The ceremony might be regarded as a daily tribute to the vision Elder David O. McKay had in 1921, when he was on a world tour as a member of the Quorum of the Twelve. Visiting a small, Church-owned elementary school in the small temple town of Laie, he was impressed by a flag-raising ceremony by the children at the school, among them Americans, Hawaiians, Japanese, Chinese, and Filipinos.

“The Church of Christ will truly make of all nations one blood,” he recorded in his journal. “May God hasten the day when this is accomplished.”

He saw the fulfillment of that dream with the establishment of the Church College of Hawaii in 1955. Later, Elder Matthew Cowley of the Quorum of the Twelve, in counsel with Edward Clissold, a counselor in the Oahu Stake presidency, and Wendell B. Mendenhall, one of Elder Cowley’s former New Zealand missionaries, envisioned a facility in which the Maori and other islanders could support themselves at the school while singing and dancing for tourists.

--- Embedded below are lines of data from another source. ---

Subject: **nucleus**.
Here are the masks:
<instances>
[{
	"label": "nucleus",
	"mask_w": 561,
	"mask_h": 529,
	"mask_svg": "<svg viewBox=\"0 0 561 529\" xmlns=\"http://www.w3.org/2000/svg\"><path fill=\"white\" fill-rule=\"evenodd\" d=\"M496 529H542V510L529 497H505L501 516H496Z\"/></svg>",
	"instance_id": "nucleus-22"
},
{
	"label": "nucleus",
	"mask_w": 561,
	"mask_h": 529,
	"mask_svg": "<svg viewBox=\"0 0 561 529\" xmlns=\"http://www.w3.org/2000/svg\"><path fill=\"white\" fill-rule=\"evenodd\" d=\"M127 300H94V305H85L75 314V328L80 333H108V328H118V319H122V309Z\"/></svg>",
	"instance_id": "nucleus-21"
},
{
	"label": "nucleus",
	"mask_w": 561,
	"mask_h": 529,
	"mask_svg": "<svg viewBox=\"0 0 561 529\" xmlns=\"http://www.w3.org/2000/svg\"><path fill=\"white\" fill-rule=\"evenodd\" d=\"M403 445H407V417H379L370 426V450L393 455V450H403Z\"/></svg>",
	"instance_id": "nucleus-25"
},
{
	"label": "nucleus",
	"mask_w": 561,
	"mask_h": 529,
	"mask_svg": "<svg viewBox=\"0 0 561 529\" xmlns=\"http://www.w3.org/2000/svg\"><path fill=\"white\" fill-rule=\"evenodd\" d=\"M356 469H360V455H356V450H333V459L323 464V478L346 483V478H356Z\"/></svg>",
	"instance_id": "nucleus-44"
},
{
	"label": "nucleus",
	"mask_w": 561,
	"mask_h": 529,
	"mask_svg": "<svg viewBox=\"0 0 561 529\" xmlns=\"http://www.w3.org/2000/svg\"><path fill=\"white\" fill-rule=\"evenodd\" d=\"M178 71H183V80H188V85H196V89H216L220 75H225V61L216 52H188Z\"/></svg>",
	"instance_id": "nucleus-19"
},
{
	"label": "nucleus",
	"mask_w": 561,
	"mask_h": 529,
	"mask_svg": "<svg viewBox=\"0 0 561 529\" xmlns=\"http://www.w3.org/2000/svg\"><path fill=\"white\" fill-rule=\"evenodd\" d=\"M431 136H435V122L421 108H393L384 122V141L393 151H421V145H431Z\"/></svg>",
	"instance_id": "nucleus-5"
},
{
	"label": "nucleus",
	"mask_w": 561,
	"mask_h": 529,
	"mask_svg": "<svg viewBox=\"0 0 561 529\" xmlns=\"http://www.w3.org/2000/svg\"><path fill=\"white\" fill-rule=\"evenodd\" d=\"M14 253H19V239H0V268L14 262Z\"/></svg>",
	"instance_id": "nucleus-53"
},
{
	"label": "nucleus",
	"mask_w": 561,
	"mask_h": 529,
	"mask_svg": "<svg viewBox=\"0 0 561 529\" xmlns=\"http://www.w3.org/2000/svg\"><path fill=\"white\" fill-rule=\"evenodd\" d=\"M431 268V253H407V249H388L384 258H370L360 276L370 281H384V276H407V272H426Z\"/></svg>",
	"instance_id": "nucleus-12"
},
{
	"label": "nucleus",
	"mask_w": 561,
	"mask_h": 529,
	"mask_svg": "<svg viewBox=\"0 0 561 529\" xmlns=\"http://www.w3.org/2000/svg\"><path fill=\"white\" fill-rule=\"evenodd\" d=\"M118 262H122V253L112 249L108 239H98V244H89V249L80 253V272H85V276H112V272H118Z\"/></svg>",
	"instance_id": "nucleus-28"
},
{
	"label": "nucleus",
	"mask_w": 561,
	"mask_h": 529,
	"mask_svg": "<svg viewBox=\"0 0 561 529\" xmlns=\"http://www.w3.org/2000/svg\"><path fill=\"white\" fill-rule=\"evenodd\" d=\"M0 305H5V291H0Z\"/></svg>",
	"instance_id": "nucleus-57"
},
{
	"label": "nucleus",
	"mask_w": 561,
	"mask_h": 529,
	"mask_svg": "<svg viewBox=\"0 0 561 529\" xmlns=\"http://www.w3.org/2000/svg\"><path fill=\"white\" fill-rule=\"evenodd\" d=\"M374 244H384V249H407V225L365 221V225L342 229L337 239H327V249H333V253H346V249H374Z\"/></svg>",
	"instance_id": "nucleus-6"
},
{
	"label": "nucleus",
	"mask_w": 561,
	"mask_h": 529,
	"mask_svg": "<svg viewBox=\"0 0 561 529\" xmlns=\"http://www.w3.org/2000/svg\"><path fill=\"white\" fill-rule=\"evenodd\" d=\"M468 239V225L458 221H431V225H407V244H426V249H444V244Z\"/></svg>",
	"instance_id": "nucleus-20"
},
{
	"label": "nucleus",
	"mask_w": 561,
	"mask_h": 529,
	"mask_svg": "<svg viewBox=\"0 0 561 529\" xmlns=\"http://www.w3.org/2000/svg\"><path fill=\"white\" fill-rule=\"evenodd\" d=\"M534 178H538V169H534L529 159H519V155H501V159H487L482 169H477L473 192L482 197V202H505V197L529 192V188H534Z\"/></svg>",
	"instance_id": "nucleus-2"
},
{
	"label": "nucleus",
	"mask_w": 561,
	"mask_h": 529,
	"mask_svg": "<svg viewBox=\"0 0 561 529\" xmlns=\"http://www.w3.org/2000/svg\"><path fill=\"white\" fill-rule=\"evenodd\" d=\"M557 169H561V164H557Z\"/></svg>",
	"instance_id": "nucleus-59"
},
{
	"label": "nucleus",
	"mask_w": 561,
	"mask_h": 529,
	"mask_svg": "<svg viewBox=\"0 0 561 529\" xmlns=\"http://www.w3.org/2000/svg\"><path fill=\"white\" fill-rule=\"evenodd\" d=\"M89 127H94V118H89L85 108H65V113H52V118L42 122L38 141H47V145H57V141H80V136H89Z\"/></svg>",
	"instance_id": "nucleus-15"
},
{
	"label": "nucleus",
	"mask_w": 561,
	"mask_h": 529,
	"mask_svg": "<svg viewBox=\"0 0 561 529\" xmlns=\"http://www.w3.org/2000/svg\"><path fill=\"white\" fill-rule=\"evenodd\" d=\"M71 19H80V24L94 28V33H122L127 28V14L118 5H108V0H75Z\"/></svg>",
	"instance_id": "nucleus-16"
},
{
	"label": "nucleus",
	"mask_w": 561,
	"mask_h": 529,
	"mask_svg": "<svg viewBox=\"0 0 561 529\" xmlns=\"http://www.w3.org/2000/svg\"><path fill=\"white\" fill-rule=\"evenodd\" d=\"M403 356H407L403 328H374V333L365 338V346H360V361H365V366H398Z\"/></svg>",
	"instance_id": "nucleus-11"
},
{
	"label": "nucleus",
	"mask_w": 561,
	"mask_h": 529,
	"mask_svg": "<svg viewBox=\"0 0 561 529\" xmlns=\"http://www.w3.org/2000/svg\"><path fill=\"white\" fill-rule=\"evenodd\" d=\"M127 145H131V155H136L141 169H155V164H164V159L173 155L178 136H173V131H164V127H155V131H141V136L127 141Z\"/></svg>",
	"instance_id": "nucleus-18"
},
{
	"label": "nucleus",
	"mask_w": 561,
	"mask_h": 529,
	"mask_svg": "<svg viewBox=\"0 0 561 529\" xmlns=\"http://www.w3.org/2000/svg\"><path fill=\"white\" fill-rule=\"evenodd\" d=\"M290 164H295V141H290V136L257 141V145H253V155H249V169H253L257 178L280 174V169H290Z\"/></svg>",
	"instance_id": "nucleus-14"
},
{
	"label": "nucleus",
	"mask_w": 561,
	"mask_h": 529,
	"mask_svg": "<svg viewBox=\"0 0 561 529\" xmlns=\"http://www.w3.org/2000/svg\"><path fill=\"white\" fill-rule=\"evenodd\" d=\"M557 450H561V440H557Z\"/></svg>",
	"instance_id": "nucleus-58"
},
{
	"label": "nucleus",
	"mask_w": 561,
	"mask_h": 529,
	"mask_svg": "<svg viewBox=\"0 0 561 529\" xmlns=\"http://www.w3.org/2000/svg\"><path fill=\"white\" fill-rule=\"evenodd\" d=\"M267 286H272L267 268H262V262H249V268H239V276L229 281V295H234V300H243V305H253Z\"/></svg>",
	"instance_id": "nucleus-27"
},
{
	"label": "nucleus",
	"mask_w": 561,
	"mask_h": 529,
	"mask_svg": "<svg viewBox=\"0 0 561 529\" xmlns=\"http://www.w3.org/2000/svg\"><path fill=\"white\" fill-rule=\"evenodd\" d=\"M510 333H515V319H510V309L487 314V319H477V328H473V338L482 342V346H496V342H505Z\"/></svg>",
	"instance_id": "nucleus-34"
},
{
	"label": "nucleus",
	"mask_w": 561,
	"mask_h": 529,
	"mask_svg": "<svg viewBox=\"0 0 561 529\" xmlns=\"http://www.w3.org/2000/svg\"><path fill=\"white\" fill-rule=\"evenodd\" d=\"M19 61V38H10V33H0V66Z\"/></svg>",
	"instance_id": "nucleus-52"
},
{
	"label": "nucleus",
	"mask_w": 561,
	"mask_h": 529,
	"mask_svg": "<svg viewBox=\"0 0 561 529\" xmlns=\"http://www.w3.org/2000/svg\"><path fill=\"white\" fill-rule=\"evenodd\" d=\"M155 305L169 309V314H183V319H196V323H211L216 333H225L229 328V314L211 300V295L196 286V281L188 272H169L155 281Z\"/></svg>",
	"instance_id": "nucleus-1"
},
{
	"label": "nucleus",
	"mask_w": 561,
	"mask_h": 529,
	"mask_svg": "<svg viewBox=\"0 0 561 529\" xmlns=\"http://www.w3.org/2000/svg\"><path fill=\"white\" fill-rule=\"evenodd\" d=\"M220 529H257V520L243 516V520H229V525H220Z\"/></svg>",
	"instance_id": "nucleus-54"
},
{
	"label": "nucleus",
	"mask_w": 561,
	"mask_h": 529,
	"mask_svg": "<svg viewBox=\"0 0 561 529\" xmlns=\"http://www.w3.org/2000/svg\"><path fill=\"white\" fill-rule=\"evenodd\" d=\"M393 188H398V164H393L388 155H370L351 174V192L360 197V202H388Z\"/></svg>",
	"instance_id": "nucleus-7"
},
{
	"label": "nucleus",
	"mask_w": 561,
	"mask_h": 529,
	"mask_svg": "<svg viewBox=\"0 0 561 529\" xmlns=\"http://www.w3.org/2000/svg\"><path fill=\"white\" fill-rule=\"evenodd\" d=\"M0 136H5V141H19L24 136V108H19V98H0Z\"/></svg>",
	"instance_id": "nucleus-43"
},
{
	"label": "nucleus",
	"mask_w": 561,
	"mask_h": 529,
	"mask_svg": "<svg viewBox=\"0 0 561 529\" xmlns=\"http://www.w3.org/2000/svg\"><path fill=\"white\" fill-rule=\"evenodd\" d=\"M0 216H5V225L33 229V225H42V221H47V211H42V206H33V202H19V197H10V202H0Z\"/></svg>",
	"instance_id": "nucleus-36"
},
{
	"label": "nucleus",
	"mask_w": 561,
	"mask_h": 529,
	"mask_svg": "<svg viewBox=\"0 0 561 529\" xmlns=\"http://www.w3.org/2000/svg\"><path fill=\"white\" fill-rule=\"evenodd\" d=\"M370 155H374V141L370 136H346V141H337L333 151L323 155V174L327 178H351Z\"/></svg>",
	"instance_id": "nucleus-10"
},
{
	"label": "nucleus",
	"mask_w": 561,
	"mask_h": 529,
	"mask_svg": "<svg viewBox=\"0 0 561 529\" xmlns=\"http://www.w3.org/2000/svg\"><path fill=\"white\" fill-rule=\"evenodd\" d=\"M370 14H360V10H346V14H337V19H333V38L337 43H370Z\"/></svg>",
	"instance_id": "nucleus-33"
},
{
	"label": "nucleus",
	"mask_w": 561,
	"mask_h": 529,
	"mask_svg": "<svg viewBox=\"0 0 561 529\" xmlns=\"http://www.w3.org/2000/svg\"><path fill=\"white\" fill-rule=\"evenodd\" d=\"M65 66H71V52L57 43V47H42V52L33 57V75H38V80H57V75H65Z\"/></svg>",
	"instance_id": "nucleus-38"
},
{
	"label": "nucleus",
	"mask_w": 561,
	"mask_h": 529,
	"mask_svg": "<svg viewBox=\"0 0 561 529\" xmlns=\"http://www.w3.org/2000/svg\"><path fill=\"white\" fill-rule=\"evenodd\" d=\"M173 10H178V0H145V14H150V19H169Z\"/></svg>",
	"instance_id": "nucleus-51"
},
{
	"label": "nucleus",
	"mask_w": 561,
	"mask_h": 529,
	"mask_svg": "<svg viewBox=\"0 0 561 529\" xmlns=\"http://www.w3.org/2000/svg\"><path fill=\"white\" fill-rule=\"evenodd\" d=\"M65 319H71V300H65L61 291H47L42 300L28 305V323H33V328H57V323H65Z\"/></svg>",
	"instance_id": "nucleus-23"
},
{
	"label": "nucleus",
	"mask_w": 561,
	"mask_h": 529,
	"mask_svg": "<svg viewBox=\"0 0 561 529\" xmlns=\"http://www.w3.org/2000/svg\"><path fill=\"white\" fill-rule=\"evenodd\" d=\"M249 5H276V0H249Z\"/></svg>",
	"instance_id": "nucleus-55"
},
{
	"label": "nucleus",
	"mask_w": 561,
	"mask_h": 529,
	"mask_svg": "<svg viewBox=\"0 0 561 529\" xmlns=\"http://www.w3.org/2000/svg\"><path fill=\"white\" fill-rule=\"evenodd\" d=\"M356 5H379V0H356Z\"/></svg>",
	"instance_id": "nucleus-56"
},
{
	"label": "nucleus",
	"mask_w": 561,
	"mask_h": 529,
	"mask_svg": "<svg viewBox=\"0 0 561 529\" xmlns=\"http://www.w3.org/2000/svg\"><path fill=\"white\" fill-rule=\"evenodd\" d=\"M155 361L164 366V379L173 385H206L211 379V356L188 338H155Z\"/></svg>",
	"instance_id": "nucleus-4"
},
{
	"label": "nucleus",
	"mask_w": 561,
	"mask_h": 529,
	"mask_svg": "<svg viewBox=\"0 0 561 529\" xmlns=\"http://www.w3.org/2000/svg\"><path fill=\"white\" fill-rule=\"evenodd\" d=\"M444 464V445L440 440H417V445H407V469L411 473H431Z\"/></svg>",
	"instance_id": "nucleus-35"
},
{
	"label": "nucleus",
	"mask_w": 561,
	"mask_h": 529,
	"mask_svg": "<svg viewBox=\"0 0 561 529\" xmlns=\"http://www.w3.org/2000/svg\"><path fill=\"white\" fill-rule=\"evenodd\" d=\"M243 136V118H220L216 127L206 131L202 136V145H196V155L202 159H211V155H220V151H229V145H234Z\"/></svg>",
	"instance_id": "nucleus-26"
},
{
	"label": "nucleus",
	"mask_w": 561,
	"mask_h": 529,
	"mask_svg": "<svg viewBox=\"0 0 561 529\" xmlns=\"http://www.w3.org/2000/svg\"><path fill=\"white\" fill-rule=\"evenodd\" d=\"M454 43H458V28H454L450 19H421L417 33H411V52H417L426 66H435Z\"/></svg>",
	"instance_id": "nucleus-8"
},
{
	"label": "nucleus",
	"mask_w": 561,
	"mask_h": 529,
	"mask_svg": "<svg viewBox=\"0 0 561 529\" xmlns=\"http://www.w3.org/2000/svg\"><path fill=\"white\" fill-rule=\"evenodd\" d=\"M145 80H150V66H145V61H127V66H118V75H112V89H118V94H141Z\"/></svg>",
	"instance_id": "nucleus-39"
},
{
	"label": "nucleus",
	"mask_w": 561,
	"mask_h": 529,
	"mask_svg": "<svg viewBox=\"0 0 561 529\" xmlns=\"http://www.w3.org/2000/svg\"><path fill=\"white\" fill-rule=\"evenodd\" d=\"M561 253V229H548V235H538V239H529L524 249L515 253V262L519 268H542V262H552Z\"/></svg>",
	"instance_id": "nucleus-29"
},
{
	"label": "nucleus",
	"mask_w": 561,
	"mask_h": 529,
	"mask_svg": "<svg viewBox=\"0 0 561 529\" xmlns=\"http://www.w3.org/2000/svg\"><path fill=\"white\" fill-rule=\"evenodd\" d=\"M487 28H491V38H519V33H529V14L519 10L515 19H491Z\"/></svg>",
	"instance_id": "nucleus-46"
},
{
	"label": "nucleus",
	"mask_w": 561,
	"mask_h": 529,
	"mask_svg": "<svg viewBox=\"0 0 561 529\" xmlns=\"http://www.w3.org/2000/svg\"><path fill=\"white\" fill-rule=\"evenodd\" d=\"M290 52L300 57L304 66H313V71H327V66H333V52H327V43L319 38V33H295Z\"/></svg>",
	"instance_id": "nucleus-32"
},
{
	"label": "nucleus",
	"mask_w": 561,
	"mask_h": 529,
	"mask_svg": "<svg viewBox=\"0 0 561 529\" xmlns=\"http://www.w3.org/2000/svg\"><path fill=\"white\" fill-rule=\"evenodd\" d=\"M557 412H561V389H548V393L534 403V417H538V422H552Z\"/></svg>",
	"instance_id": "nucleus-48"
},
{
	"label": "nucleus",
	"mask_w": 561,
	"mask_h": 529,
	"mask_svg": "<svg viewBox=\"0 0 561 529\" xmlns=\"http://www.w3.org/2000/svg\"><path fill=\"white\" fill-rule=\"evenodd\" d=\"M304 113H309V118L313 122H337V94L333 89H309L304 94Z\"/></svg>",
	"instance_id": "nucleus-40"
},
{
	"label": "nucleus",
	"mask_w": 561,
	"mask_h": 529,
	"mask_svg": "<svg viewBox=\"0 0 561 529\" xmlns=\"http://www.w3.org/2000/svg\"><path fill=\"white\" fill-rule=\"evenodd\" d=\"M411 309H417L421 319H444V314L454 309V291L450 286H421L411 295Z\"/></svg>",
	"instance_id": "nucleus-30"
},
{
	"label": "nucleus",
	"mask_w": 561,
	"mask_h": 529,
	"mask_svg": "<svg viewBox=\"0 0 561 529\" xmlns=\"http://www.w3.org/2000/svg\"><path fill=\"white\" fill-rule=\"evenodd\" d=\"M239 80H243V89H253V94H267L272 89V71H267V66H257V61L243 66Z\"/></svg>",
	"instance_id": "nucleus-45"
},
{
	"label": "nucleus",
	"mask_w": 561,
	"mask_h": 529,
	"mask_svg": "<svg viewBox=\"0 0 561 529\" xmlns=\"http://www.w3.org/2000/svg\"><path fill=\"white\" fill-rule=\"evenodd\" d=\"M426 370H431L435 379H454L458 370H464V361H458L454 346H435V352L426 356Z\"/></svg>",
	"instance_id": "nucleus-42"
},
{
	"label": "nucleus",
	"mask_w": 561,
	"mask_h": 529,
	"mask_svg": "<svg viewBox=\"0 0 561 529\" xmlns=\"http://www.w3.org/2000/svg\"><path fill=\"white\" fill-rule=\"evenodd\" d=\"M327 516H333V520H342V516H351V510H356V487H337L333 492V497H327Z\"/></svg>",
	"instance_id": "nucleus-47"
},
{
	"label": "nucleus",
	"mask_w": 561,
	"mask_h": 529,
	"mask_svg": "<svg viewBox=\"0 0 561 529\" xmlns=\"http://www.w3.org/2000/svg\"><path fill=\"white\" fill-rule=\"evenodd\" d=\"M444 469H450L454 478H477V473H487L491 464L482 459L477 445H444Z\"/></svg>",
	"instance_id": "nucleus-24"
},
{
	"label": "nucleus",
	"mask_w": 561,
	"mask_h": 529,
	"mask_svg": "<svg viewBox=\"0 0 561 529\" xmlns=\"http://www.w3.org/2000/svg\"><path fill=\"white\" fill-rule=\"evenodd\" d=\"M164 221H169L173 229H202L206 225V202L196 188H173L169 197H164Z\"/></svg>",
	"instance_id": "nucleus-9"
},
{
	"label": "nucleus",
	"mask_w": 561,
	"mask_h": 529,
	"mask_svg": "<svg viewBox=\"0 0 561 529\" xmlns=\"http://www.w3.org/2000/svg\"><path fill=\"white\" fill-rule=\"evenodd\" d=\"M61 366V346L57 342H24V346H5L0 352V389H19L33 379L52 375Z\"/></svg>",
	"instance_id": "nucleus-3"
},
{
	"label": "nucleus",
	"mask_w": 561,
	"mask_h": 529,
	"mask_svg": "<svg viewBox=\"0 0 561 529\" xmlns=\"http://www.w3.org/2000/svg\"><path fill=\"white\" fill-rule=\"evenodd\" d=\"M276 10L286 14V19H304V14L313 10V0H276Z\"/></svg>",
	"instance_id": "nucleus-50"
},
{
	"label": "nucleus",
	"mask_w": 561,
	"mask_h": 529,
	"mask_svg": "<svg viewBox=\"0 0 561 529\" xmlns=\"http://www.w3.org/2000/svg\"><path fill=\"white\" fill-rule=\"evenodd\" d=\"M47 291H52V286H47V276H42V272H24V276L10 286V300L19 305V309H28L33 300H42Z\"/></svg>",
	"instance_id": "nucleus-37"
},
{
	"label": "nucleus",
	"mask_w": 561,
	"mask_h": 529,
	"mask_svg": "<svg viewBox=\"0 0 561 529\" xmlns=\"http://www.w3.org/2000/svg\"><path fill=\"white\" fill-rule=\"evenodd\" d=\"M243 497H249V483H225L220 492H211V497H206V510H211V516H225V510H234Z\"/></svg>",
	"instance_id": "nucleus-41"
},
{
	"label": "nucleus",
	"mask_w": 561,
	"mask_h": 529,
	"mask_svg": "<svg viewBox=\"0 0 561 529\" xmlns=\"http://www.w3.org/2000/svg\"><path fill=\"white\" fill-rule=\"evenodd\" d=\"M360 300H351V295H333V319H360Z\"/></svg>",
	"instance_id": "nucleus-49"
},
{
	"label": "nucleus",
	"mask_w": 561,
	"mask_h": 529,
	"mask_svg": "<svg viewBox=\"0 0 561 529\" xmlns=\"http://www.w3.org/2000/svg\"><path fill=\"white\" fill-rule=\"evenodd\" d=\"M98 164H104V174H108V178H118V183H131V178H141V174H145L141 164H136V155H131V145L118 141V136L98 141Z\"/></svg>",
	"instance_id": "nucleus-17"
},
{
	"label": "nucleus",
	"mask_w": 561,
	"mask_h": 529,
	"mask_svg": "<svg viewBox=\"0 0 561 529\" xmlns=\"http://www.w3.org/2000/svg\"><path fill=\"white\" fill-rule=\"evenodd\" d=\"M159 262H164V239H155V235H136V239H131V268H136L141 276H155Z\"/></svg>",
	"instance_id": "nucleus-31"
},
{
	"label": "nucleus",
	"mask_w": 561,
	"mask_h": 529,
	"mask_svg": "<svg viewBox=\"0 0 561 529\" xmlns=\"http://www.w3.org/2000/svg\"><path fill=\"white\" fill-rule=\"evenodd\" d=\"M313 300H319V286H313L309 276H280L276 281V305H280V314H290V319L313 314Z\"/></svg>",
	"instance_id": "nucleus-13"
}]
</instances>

“I’m very grateful for President McKay’s prophecy and the vision of those four men and all those who followed them,” said David Hanneman, 87, the center’s first full-time employee. “I had no idea that a center would be as beautiful and as big as it is today.”

Born in Western Samoa in 1926, he became successful in business in the United States before being tapped to bring food services to the center after it was founded in 1963.

With an encyclopedic memory about the center, he remembers the labor missionaries of the Church whose efforts were indispensible to the center’s construction.

Among those was Sione Tulione Pulotu of Tonga. At the 50th anniversary commemoration, he recalled that it was an answer to his personal prayer that he was sent to Hawaii to fulfill his labor mission and work on the center and other projects.

Sione Tulione Pulotu, a 1963 labor missionary, rides a float in the commemorative parade. Church News

He danced at the dedication of the center in 1951. And he danced at the Golden Alumni Show as part of the 50th anniversary commemoration.

“I told people, ‘I danced at the beginning, and this may be my last one,’ ” he said.